The next study, done in Japan, is notably and appropriately titled, “Homocysteine Induces Programmed Cell Death in Human Vascular Endothelial Cells.”
Homocysteine Induces Programmed Cell Death in Human Vascular Endothelial Cells Through Activation of the Unfolded Protein Response
Zhang, C, Y. Cai, M.T. Adachi, S. Oshiro, T. Aso, R.J. Kaufman, S. Kitajima. 2001. J Biol Chem 276(38):35867-74.

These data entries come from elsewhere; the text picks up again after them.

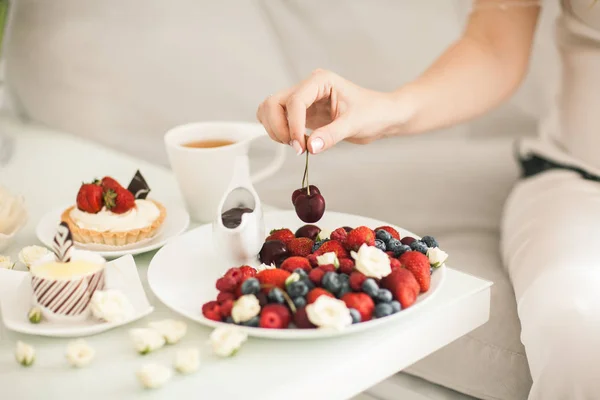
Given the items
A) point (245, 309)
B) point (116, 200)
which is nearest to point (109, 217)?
point (116, 200)

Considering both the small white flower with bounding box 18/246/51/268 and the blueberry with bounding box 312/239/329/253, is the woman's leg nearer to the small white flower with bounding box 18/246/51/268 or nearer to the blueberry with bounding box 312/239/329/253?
the blueberry with bounding box 312/239/329/253

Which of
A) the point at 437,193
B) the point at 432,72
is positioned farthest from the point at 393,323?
the point at 437,193

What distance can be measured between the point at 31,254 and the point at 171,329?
28 cm

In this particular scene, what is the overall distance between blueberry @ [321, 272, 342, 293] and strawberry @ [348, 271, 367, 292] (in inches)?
0.5

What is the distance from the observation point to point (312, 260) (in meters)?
0.82

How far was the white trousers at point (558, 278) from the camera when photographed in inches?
35.1

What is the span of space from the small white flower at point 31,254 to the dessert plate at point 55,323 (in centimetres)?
6

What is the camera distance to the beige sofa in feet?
5.80

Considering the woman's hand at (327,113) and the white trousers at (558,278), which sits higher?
the woman's hand at (327,113)

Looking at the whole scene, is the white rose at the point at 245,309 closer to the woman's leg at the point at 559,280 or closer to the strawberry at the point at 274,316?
the strawberry at the point at 274,316

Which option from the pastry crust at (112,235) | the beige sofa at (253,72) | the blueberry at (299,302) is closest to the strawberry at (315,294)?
the blueberry at (299,302)

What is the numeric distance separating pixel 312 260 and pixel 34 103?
1.31 meters

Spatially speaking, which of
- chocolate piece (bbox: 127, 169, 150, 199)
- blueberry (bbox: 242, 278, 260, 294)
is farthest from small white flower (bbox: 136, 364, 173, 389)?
chocolate piece (bbox: 127, 169, 150, 199)

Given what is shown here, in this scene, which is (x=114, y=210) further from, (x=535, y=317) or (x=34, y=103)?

Severe hyperhomocysteinemia is associated with endothelial cell injury that may contribute to an increased incidence of thromboembolic disease. In this study, homocysteine induced programmed cell death in human umbilical vein endothelial cells as measured by TdT-mediated dUTP nick end labeling assay, DNA ladder formation, induction of caspase 3-like activity, and cleavage of procaspase 3. Homocysteine-induced cell death was specific to homocysteine, was not mediated by oxidative stress, and was mimicked by inducers of the unfolded protein response (UPR), a signal transduction pathway activated by the accumulation of unfolded proteins in the lumen of the endoplasmic reticulum. Dominant negative forms of the endoplasmic reticulum-resident protein kinases IRE1alpha and -beta, which function as signal transducers of the UPR, prevented the activation of glucose-regulated protein 78/immunoglobulin chain-binding protein and C/EBP homologous protein/growth arrest and DNA damage-inducible protein 153 in response to homocysteine. Furthermore, overexpression of the point mutants of IRE1 with defective RNase more effectively suppressed the cell death than the kinase-defective mutant. These results indicate that homocysteine induces apoptosis in human umbilical vein endothelial cells by activation of the UPR and is signaled through IRE1. The studies implicate that the UPR may cause endothelial cell injury associated with severe hyperhomocysteinemia.
The previous studies on Raynaud’s and migraines, in addition to the study from Japan, show the damage homocysteine can do to the vascular endothelial cells. Endothelial cells line the entire circulatory system, from the heart to the smallest capillary.